Images don't belong in the copy. Output the rest of the data exactly.

Records for this exercise
↓

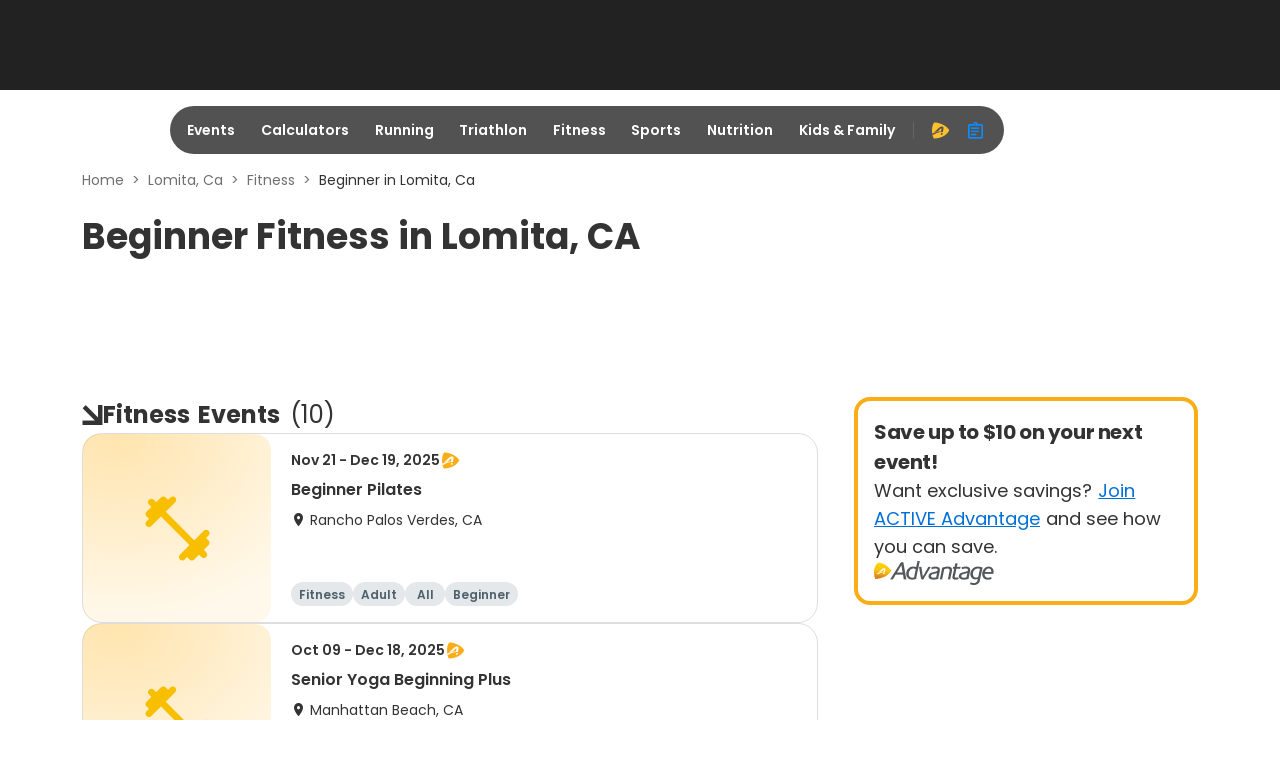

--- FILE ---
content_type: application/javascript; charset=utf-8
request_url: https://fundingchoicesmessages.google.com/f/AGSKWxVGDuCPozNaveBU2C2J0_tlL3iKh2JRxdeUweS0coVh0LnONDLqFaLzRBGYib6yHYVFsCW6RnICDCyBbNyLbRN12k_SHaFOXlbBgs6e3MqY8y1AmC1FKwf7SVD3gdmG_H9ViIuZTrIb14gSOqu46gjl45JqX6Empqb9WNDbA1OTufBbiSWrNEEOS_Cw/_-inspire-ad._skinad._centre_ad./ad.ams.-content-ad-
body_size: -1291
content:
window['956969c7-1dfe-4baa-84cf-58d9206a2611'] = true;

↑

Result of this exercise
--- FILE ---
content_type: application/javascript; charset=utf-8
request_url: https://fundingchoicesmessages.google.com/f/AGSKWxVGDuCPozNaveBU2C2J0_tlL3iKh2JRxdeUweS0coVh0LnONDLqFaLzRBGYib6yHYVFsCW6RnICDCyBbNyLbRN12k_SHaFOXlbBgs6e3MqY8y1AmC1FKwf7SVD3gdmG_H9ViIuZTrIb14gSOqu46gjl45JqX6Empqb9WNDbA1OTufBbiSWrNEEOS_Cw/_-inspire-ad._skinad._centre_ad./ad.ams.-content-ad-
body_size: -1291
content:
window['956969c7-1dfe-4baa-84cf-58d9206a2611'] = true;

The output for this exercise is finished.